## TASK REQUIREMENTS
In the passage on growth factors and cytokines, what are cytokines secreted by monocytes or macrophages called?

## PASSAGE PROVIDED

★ ★ ★ ★ ★ ★ ★

Thus, an embodiment of the present invention may target one or more
growth factors, or, conversely, derive the target-binding moiety
from one or more growth factors. Briefly, growth factors are
hormones or cytokine proteins that bind to receptors on the cell
surface, with the primary result of activating cellular
proliferation and/or differentiation. Many growth factors are quite
versatile, stimulating cellular division in numerous different cell
types; while others are specific to a particular cell-type. The
following presents several factors, but is not intended to be
comprehensive or complete, yet introduces some of the more commonly
known factors and their principal activities.
[0112] Preferably, the target-binding moiety is a protein selected
from the group consisting of an antibody, a cytokine, a growth
factor, a cell cycle protein, a blood protein, an integrin, a
receptor, a neurotransmitter, an antigen, an anti-microbial agent,
and any functional or structural equivalent of any of the
foregoing. In another embodiment, the target-binding moiety is a
protein that is a receptor or a functional portion of a receptor
for a molecule selected from the group consisting of an antibody, a
cytokine, a growth factor, a cell cycle protein, a blood protein,
an integrin, a neurotransmitter, an antigen, an anti-microbial
agent, and any functional or structural equivalent of any of the
foregoing.
[0113] In addition to the growth factors discussed above, the
present invention may target or use other cytokines. Secreted
primarily from leukocytes, cytokines stimulate both the humoral and
cellular immune responses, as well as the activation of phagocytic
cells. Cytokines that are secreted from lymphocytes are termed
lymphokines, whereas those secreted by monocytes or macrophages are
termed monokines. Various cells of the body produce a large family
of cytokines. Many of the lymphokines are also known as
interleukins (ILs), because they are not only secreted by
leukocytes, but are also able to affect the cellular responses of
leukocytes. More specifically, interleukins are growth factors
targeted to cells of hematopoietic origin.

★ ★ ★ ★ ★ ★ ★

## DATA SECTION
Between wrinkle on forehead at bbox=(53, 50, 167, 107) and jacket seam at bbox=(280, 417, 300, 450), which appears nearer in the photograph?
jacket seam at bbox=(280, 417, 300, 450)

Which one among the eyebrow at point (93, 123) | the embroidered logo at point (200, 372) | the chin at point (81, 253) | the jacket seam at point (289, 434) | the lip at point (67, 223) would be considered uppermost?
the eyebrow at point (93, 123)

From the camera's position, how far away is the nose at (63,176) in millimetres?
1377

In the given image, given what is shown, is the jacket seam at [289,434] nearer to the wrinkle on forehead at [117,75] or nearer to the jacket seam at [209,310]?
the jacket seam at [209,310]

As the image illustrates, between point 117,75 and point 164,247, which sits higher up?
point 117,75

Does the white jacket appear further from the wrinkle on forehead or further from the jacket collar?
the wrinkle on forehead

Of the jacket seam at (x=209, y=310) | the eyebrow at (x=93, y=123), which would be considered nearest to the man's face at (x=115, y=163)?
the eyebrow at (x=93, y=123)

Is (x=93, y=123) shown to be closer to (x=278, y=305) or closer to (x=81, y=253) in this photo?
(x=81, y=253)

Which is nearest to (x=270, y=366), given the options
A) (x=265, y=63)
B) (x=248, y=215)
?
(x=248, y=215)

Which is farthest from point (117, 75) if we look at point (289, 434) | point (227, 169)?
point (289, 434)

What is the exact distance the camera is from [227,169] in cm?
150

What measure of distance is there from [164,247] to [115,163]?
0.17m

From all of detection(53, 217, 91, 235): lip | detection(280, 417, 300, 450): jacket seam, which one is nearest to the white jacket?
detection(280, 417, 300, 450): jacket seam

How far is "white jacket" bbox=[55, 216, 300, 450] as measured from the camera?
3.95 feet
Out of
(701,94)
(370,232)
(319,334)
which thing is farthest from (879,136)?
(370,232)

★ ★ ★ ★ ★ ★ ★

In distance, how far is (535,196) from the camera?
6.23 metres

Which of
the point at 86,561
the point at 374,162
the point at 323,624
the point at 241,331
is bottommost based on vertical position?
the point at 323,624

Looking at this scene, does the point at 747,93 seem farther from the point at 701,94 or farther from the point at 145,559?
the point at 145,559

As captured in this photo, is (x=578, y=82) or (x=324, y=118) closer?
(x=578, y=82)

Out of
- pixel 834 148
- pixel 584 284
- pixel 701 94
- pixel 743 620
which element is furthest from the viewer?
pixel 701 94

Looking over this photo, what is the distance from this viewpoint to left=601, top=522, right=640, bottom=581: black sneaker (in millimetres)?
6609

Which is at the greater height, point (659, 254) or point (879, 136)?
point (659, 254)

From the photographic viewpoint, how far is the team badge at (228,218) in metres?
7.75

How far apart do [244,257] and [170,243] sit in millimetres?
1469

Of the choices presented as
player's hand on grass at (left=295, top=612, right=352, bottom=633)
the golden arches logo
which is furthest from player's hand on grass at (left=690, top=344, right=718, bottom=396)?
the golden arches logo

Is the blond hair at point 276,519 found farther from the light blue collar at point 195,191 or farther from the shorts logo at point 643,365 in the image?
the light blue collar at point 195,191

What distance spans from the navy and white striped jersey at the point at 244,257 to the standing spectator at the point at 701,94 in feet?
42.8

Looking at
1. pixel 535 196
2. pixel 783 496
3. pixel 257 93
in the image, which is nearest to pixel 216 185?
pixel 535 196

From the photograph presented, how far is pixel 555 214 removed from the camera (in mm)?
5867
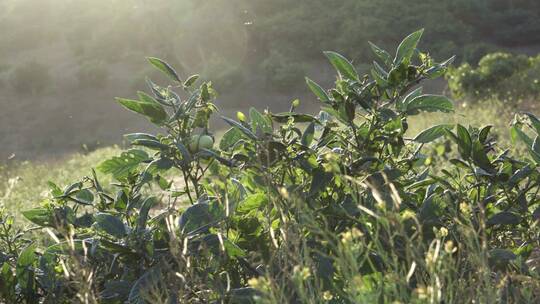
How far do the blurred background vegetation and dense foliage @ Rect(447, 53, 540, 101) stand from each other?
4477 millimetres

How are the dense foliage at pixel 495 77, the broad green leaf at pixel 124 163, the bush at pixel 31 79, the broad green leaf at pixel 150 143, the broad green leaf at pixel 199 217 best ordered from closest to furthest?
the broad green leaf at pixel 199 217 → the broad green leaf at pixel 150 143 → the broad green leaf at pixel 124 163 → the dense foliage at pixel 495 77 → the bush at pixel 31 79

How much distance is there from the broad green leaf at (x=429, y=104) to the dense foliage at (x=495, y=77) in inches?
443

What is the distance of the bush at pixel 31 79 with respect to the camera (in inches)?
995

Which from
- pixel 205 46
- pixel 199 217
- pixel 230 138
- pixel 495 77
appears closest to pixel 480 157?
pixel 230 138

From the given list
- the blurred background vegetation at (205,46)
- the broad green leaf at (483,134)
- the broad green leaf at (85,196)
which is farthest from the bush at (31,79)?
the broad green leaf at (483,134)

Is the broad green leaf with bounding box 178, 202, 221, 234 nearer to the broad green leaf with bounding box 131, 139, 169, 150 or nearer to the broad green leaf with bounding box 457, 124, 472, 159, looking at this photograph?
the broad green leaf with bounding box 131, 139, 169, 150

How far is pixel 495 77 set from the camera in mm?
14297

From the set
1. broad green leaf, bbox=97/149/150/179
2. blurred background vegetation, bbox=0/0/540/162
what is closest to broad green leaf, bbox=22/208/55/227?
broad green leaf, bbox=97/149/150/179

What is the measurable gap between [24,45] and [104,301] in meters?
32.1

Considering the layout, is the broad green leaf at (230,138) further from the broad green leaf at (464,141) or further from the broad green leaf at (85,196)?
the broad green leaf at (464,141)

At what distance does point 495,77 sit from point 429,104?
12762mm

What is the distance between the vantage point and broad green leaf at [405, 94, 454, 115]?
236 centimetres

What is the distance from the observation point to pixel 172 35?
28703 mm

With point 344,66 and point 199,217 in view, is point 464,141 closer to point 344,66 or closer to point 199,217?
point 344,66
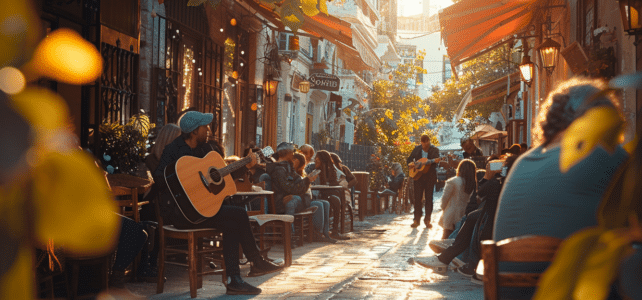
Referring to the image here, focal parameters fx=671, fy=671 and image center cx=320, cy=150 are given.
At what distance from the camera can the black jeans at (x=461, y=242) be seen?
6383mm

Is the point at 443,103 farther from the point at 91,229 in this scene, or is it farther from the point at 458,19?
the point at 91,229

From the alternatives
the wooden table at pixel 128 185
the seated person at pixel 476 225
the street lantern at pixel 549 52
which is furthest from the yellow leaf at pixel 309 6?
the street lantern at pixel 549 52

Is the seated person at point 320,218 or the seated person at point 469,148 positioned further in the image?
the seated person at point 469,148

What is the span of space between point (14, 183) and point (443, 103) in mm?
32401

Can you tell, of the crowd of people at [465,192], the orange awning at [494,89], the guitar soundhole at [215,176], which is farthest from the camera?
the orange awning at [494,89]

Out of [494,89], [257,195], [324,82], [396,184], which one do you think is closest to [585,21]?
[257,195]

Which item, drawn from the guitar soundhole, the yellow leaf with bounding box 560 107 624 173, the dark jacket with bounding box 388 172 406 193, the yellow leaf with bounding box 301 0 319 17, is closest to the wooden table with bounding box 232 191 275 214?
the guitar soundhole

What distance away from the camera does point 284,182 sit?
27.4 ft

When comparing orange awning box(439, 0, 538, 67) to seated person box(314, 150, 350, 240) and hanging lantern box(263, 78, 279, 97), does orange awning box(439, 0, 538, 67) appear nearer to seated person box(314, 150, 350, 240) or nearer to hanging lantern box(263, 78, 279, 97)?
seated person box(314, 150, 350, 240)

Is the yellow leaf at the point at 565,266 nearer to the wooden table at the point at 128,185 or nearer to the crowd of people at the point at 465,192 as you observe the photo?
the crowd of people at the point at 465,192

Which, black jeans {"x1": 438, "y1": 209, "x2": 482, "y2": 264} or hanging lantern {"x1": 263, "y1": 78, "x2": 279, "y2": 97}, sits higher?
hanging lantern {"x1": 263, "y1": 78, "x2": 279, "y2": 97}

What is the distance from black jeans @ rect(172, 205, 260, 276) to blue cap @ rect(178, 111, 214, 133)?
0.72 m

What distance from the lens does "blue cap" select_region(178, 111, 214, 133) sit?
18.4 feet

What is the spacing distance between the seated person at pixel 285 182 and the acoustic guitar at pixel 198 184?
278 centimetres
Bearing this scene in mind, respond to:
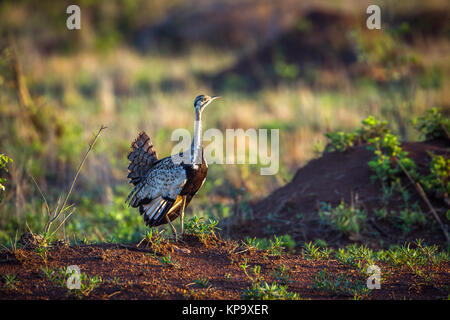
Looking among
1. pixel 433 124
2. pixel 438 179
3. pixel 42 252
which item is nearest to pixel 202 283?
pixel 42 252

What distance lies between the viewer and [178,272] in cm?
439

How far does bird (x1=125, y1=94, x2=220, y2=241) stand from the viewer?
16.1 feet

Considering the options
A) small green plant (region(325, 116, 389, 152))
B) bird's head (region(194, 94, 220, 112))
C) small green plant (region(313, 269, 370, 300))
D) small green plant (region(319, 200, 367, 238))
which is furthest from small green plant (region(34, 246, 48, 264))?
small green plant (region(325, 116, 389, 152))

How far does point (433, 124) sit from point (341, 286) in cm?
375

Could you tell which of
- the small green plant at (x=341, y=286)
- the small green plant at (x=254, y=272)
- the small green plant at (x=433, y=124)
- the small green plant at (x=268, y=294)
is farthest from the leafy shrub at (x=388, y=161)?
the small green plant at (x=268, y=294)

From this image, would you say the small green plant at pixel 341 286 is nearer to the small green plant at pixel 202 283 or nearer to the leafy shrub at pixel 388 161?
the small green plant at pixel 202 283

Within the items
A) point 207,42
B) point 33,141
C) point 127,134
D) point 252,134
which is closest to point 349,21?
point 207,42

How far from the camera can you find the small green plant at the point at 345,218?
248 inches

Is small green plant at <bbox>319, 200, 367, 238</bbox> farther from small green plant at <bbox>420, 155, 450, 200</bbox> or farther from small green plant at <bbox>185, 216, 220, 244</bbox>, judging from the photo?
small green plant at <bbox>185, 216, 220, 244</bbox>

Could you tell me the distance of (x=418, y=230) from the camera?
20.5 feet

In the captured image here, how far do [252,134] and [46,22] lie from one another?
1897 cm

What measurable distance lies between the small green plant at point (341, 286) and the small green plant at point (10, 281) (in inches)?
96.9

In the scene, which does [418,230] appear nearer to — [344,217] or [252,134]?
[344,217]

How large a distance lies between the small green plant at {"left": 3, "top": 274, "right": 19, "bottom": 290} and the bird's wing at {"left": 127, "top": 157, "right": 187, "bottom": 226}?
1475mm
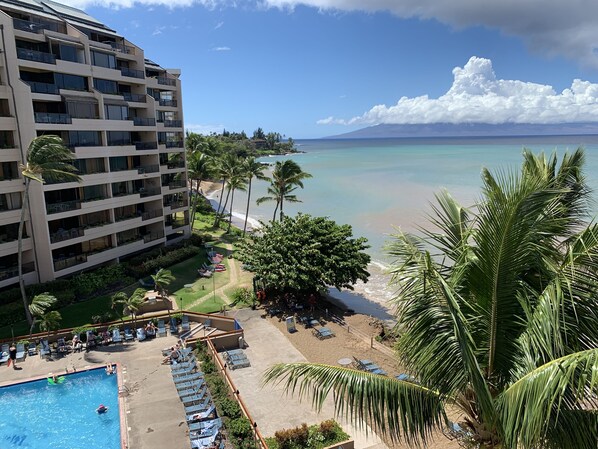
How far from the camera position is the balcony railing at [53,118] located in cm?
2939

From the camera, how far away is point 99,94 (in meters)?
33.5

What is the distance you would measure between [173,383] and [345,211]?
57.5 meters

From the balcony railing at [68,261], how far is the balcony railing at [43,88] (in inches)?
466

★ ★ ★ ★ ★ ★ ★

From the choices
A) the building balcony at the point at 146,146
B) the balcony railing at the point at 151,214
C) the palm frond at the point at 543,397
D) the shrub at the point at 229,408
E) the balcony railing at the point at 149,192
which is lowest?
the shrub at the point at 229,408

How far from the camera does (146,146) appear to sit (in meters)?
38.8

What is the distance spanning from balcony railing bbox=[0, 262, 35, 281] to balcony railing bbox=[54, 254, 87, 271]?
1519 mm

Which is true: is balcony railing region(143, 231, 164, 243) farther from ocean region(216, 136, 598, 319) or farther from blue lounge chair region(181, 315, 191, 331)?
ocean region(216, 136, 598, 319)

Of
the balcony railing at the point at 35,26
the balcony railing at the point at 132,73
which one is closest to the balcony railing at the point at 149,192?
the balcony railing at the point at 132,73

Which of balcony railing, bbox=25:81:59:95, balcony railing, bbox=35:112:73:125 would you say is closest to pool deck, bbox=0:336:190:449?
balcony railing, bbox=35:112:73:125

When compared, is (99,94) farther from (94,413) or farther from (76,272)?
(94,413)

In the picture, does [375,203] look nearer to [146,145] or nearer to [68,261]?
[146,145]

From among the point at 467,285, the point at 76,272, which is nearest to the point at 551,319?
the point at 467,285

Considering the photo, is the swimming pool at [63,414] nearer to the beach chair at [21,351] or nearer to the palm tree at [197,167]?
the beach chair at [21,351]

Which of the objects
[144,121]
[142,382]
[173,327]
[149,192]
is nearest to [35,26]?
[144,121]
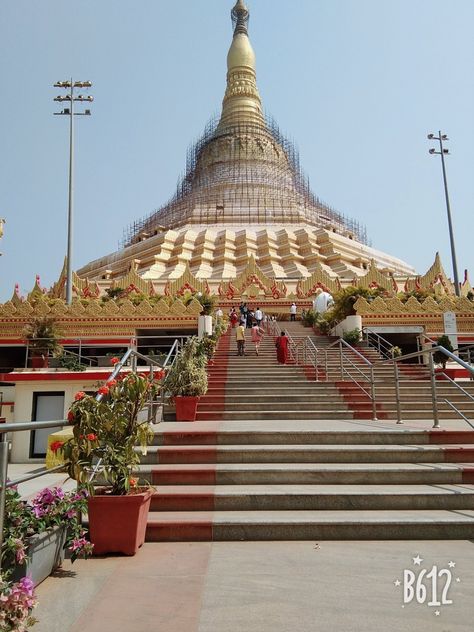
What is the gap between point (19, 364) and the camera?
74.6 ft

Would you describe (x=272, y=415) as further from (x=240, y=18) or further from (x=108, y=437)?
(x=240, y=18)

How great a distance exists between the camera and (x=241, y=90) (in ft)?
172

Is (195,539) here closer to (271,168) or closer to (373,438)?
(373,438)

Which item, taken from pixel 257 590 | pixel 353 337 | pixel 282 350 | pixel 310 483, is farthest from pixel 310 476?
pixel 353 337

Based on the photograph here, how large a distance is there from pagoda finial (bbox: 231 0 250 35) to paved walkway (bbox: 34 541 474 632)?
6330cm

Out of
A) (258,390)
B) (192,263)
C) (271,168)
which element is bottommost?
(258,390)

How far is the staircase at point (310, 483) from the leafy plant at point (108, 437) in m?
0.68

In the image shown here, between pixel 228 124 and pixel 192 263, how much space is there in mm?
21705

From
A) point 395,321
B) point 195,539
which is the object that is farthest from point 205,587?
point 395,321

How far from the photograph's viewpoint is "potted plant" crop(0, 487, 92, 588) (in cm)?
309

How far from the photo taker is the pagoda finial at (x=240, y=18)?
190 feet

★ ★ ★ ★ ★ ★ ★

## RESPONSE
Monokines.